Whats the highest watts you can run in your truck, using a power inverter?

Discussion in 'Trucks and Trailers' started by TimTim2008, May 18, 2008.

1. TimTim2008LawnSite Bronze Memberfrom Atlanta, GAMessages: 1,772

Whats the highest watts you can run in your truck, using a power inverter?

I wanted to get a power inverter for my truck, to run a laptop, and maybe a portable printer for job estimates..

Just wondering, does the larger ones rundown & kill the trucks battery faster?

And whats the most you can have? Is a larger one really needed?

If my laptop is only using 100watts, do i really need to buy a 1000watt one?

How do you know how many watts your battery can put out?

Thanks guys..

2. SiteSolutionsLawnSite Bronze Memberfrom Huntsville, ALMessages: 1,114

Bigger will kill your battery faster, but that's mostly according to how much load is on it.

Your battery should have an amp-hour rating although it will be harder to find than the big CCA (cold cranking amps) that is the big number usually compared to sell batteries. That number is how many amps for how long. 10 Ah is 10 amps for one hour or 1 amp for ten hours or something in between.

Basically, Watts = Volts x Amps

If your laptop is pulling 100 Watts from your inverter, then your inverter is maybe pulling 120 Watts off your battery due to it not being 100% efficient... that is, the extra 20 Watts is all used up in the inverter and mostly turned into heat and sound.

120W / 12 V = 10 Amps

Of course this is real basic and not taking into account all the subtle real world things that can happen. 10 Amps is not a lot if your engine is running, but I wouldn't run this load for half an hour with the engine off.

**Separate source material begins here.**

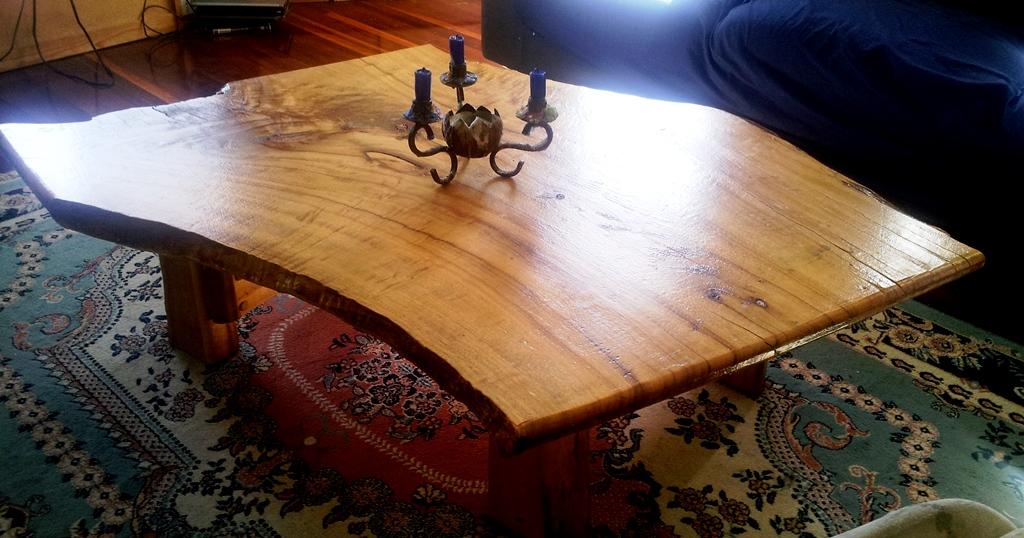 Cath coffee table.jpeg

Definitely more juice than a dome light, it is closer to leaving your headlights on... in fact, I think headlights are around 55 watts each, or 110 Watts for both, so this load is a little more than headlights.

You might be able to figure out what the output of your alternator is, how many amps it can produce...

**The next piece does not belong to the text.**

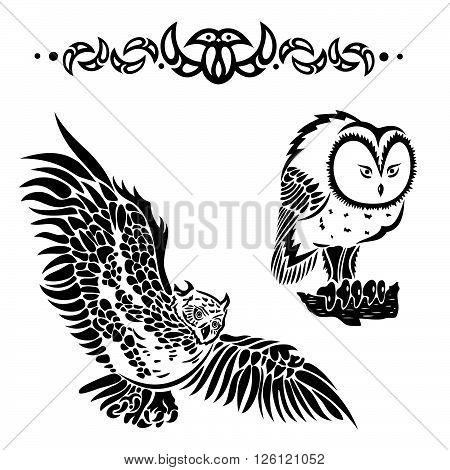 Vector set with owls, night animals in the forest.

If you go up to more than a couple hundred watts, you're going to need to make sure you have the thing wired to the battery using some heavy gauge wire, like 8 gauge or better. You can probably get it hooked up at a reputable stereo shop for less than 50 bucks and have some piece of mind.

3. ATL LawnLawnSite Senior Memberfrom Atlanta, GaMessages: 318

just get a flux capacitor

4. SiteSolutionsLawnSite Bronze Memberfrom Huntsville, ALMessages: 1,114

Yeah but then you gotta drive around at 88 mph for it to work...

5. topsitesLawnSite Fanaticfrom Richmond VirginiaMessages: 21,653

There's a lot more to it...

100 watts at 110volt = almost 1,000 watts at 12 volts.
So around 80 amps...
Because to go from 12v to 110 something is getting 9x'd.

Roughly speaking, 100 watts at 12 volts if it were to be converted to 24 volts would result in 50 watts (at 24v).

There's no way these power inverters just take 12volt wattage and deliver the same wattage at 110 without further ado...
I don't think voltage can be increased by a factor of 9 with out some type of compromise.
And laptops DO run 110, yes?

And for those that can run 12...
Don't they make cigarette lighter power adapters for laptops?

6. SaltydawgLawnSite Memberfrom Gowanda, NYMessages: 48

Sitesolutions is correct and without going into further detail just leave your truck running when you have your gadgets turned on and you'll be fine.

Deep cycle marine batteries are better for extended periods of battery load without the truck running.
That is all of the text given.